Thursday 27 December 2012

Garden Birds

Along with other people in Kilchoan, who have reported the same, we seem to have had more small birds in our garden this autumn and winter than ever before.  The local sparrowhawk and the ravages of the weather have steadily reduced the number, but our cats, who used to prey on them even though they're already grossly overfed, have given up harrying them....

....until, a couple of evenings ago, the younger cat disgraced herself by killing one of our precious blue tits.

Counting the numbers of each species visiting us is very difficult, but we know that we have at least five blue tits left as we've seen that number all at the same time.  Yet, when they've finished at the peanut feeders, they seem to fly away to great distances so, despite their diminutive size, there must be blue tits coming in from miles around.

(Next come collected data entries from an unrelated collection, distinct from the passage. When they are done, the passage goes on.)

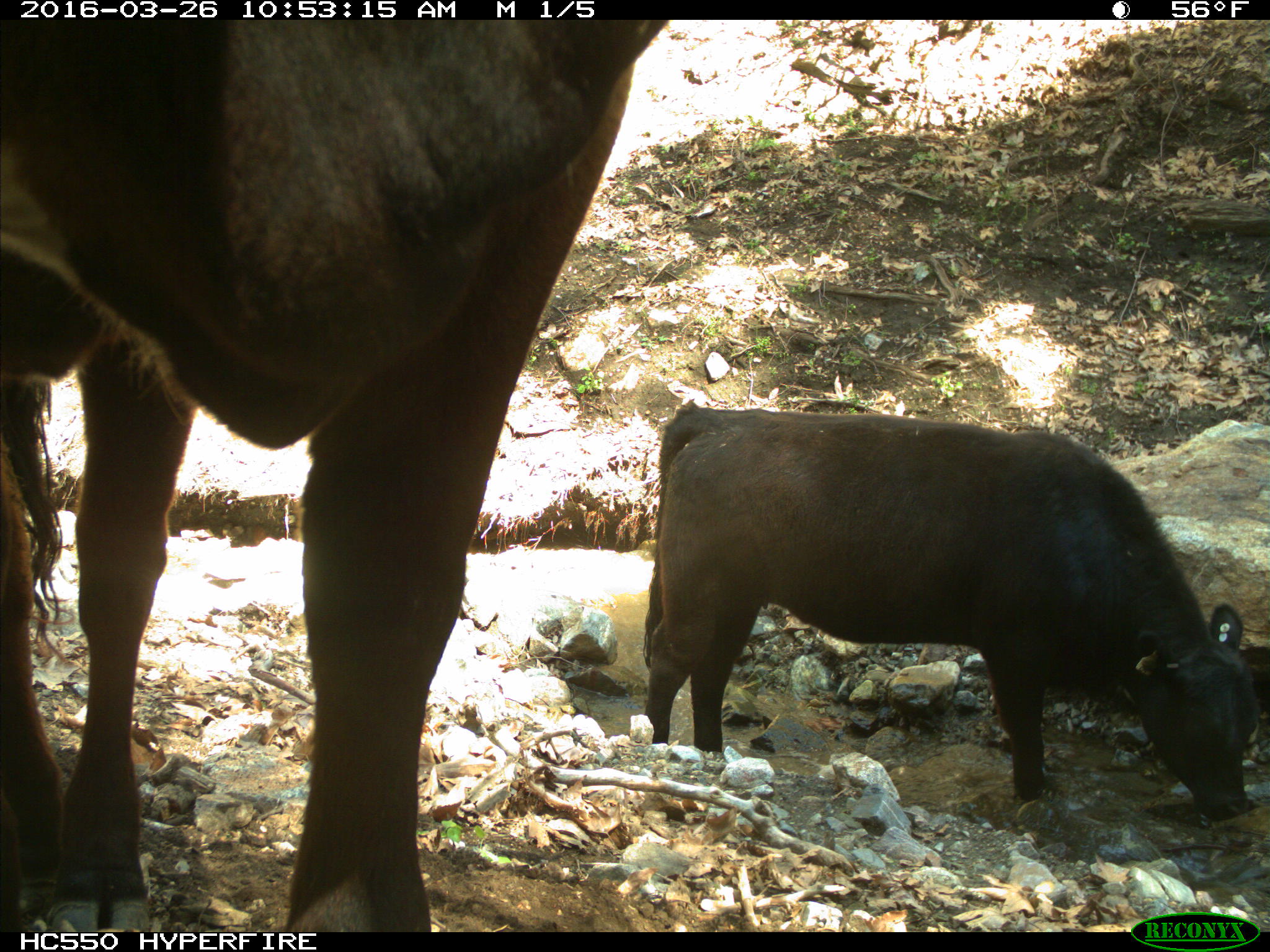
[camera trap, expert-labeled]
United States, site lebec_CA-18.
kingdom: Animalia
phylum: Chordata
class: Mammalia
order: Artiodactyla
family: Bovidae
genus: Bos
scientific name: Bos taurus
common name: domestic cow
Bos taurus (domestic cow).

The stars of our bird population at present are the coal tits.  In previous winters, having just one around was cause for excitement, but this winter we have at least four.  They particularly favour the new sunflower seed dispenser - see earlier post here.  They're even smaller than the blue tits, who bully them, for example by chasing them off the feeders.

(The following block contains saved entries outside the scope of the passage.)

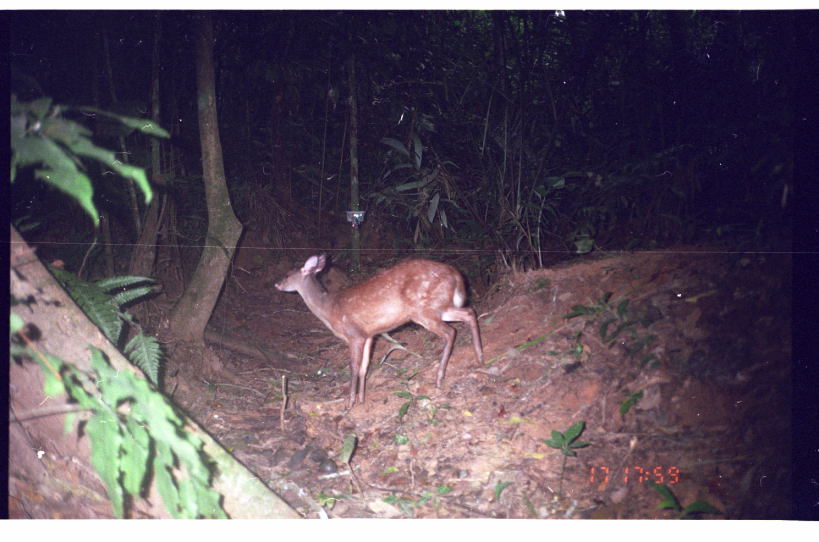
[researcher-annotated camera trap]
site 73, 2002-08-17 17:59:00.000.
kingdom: Animalia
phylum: Chordata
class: Mammalia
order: Artiodactyla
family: Cervidae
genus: Mazama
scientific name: Mazama americana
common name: red brocket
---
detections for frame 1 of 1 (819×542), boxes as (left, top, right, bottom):
mazama americana: (273, 252, 486, 412)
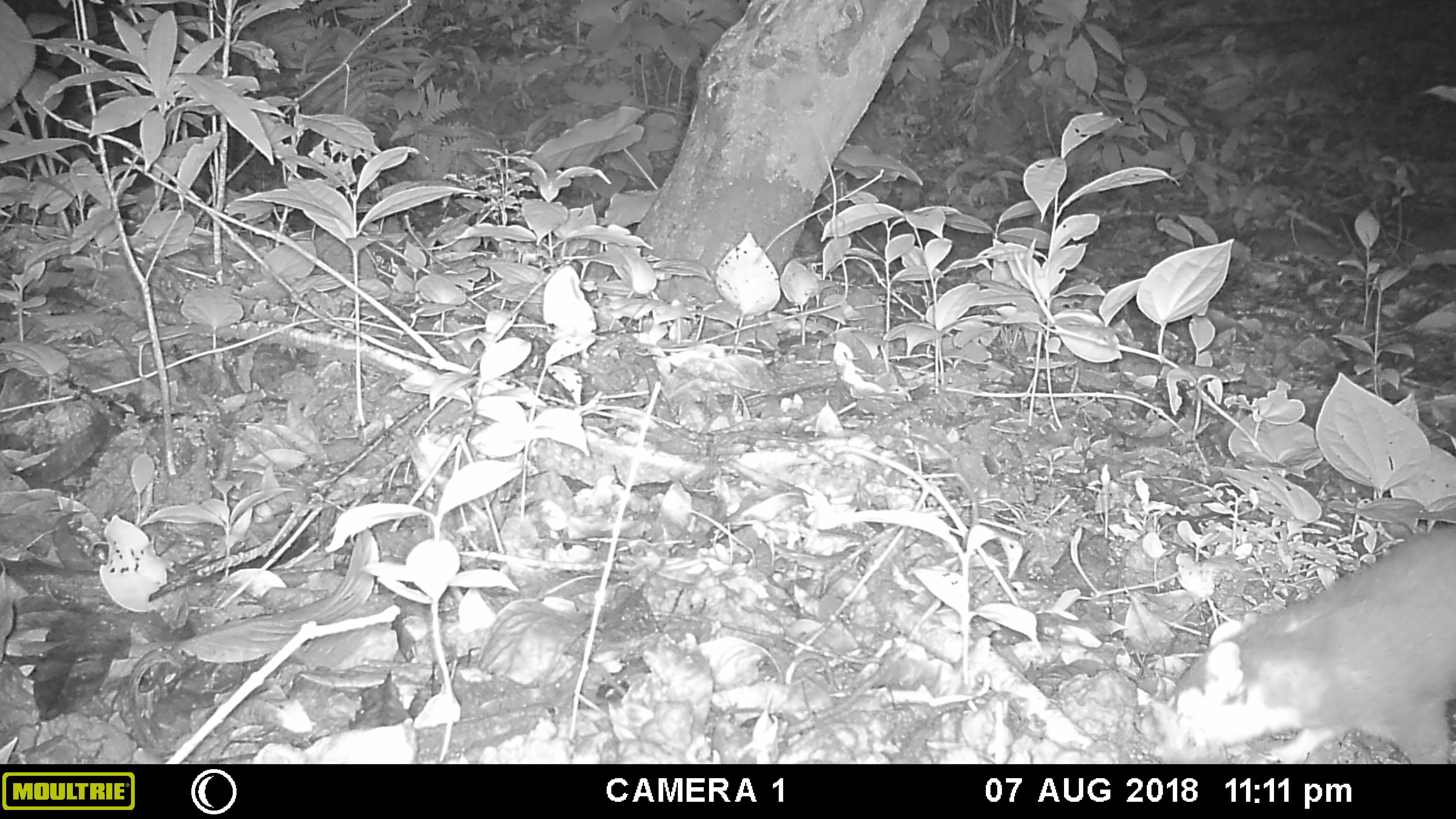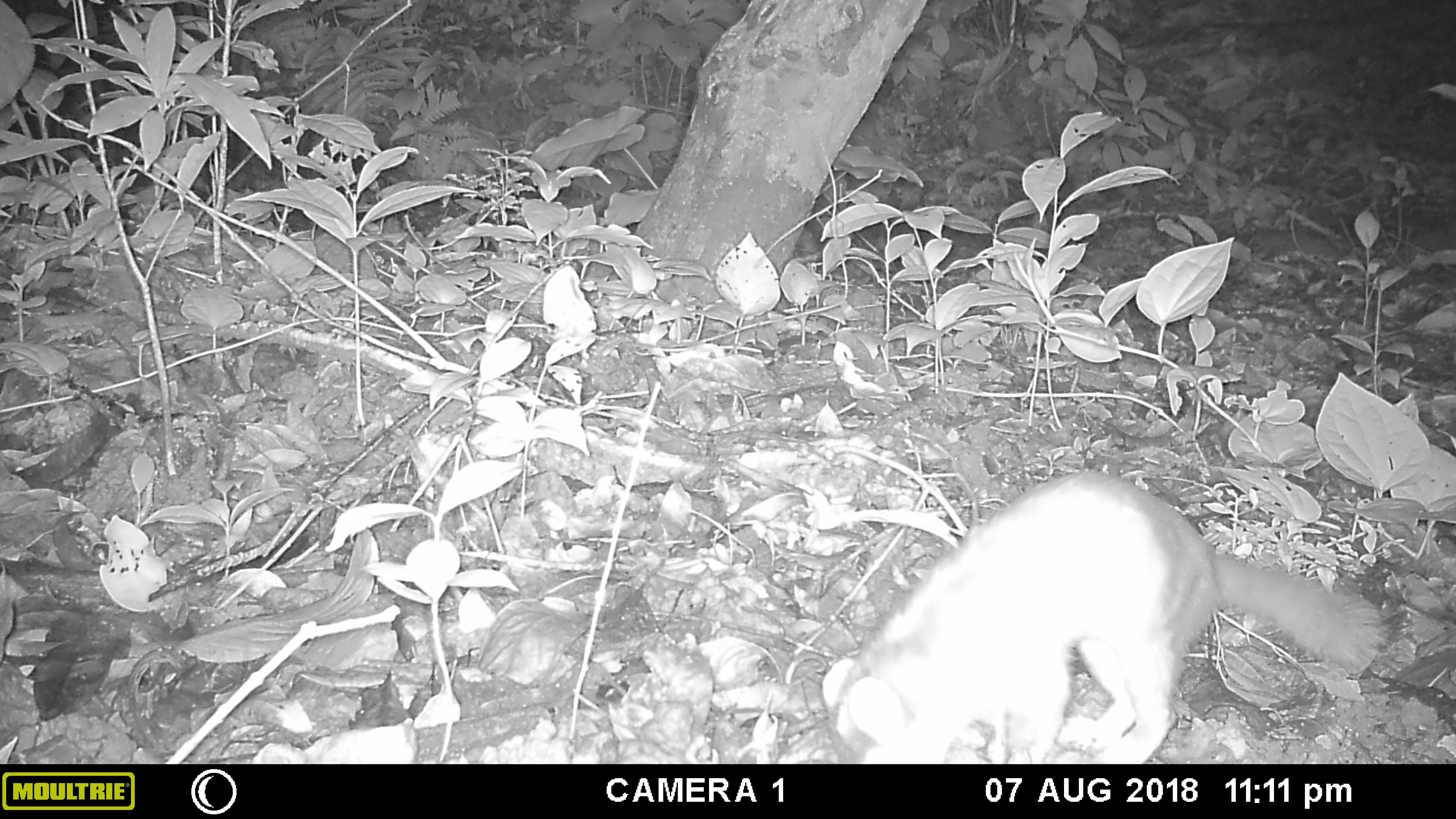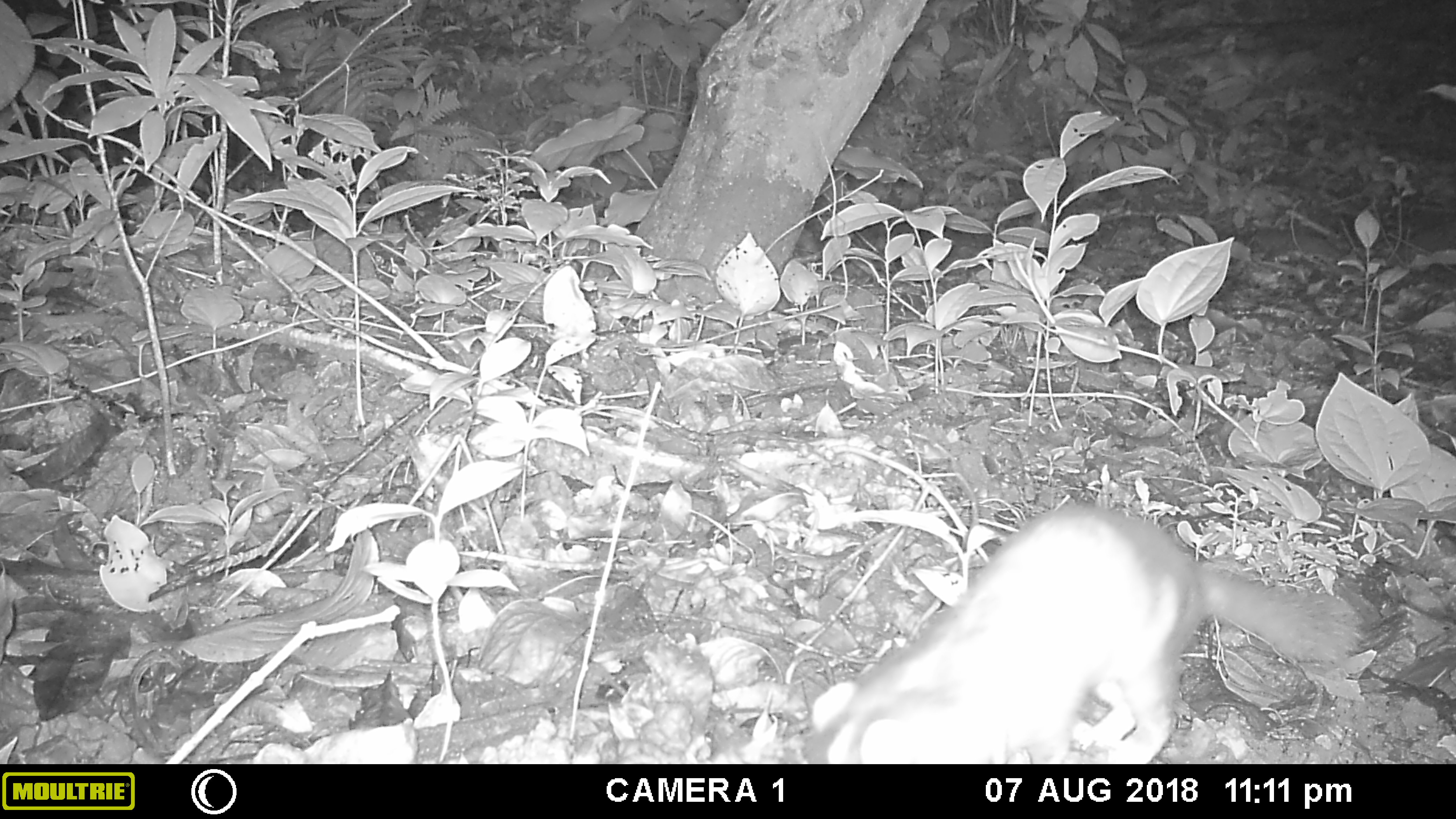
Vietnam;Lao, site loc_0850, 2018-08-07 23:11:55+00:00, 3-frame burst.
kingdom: Animalia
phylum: Chordata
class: Mammalia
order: Carnivora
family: Mustelidae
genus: Melogale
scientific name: Melogale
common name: ferret badger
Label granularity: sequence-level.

As always, we're not short of chaffinches: at last count there were over twenty-five at once, feeding on seed.  They're pushy and quarrelsome, but they're also far from bright, the males being even less intellectually gifted than the females.  If the character in this picture looks a bit dazed, he was: he'd just flown into a window and almost brained himself.

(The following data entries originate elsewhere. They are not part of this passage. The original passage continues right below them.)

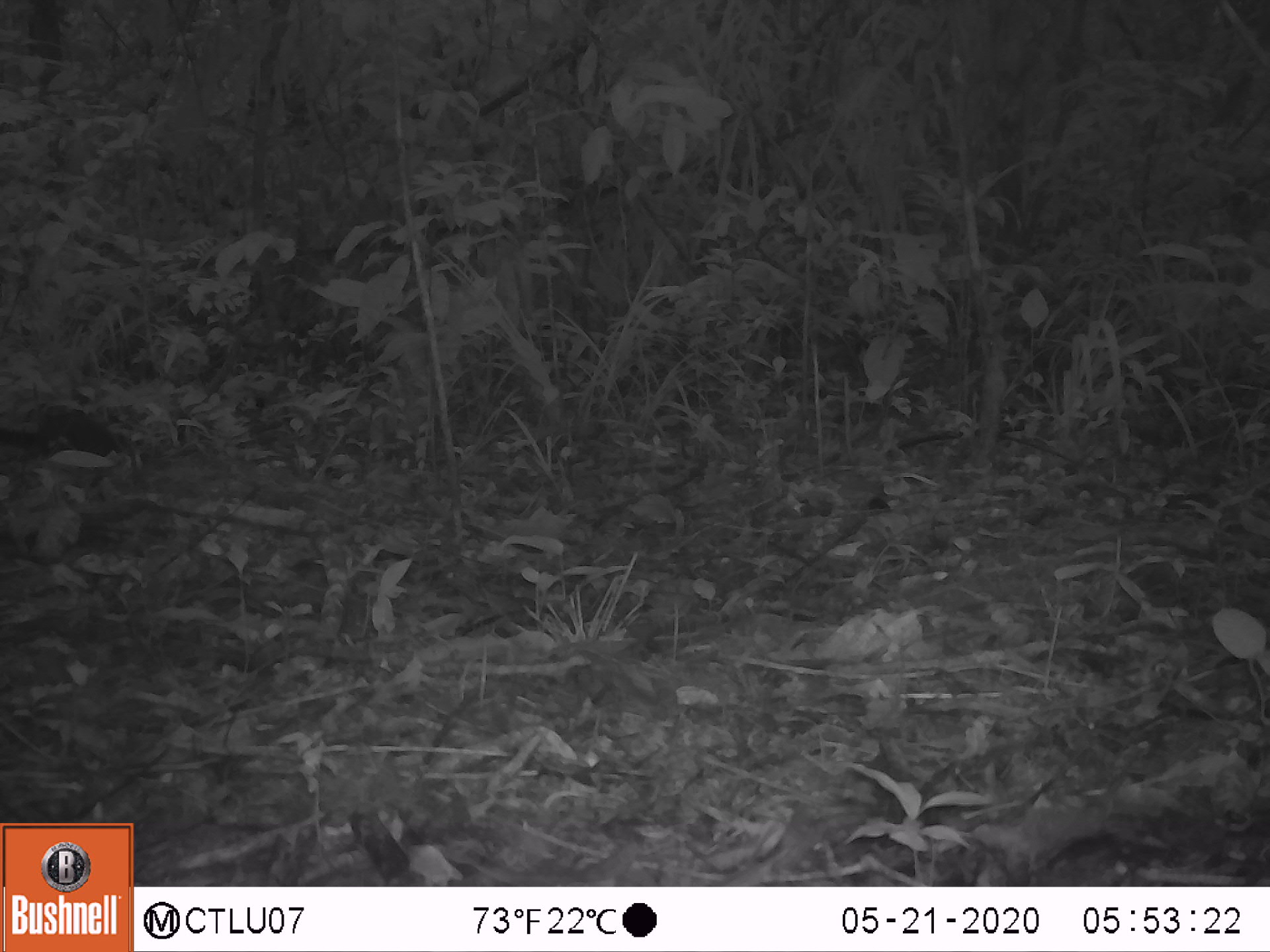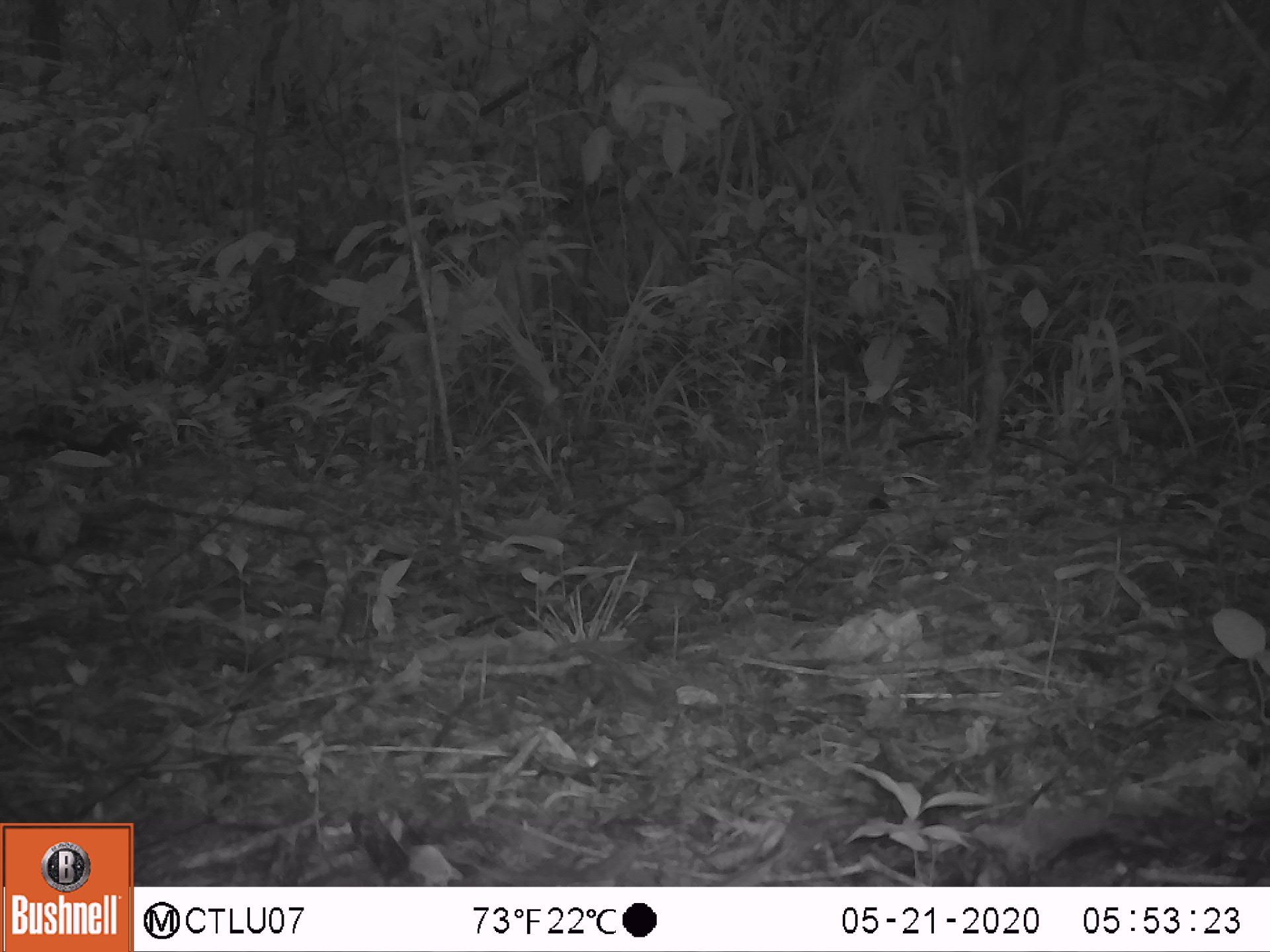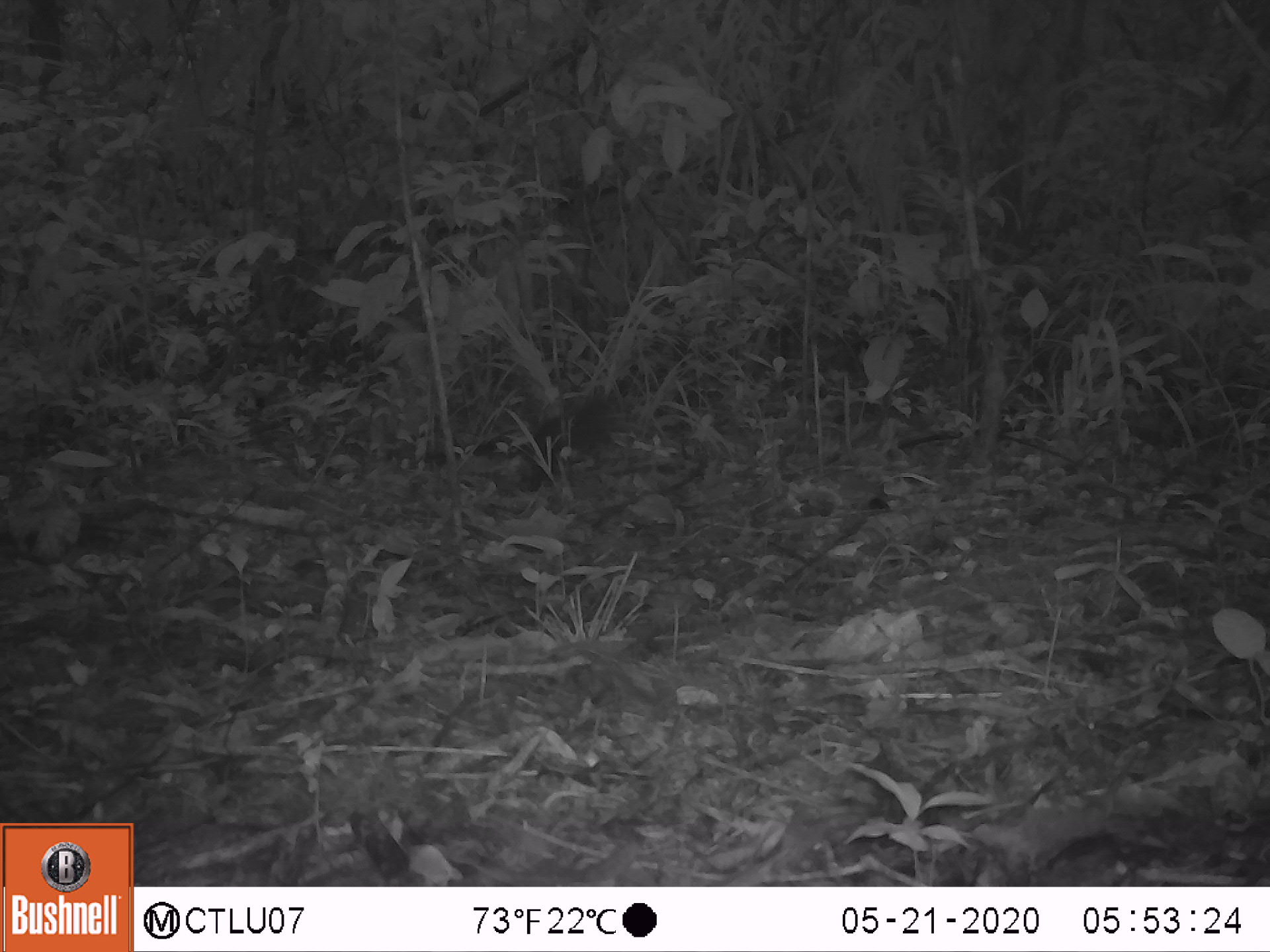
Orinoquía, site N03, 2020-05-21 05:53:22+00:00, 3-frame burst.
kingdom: Animalia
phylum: Chordata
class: Mammalia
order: Carnivora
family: Procyonidae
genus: Nasua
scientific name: Nasua nasua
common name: south american coati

Sadly, some of our rarer visitors are missing.  In previous years we've always seen a few siskins, but this winter we haven't seen one.  Perhaps they've been put off by the number of birds milling around in the garden, and will come back when Nature has reduced the numbers further.

All the small birds give us great pleasure, but my favourite remains this one, the dunnock.  They're unassuming birds, minding their own business, and never quarrelling about anything.  They often feed off the bits that the others drop, so they're to be found busying around under the shrubs below the bird feeders.  They're also the friendliest birds, queuing up in an orderly fashion when seed is put out in the half-light of early morning.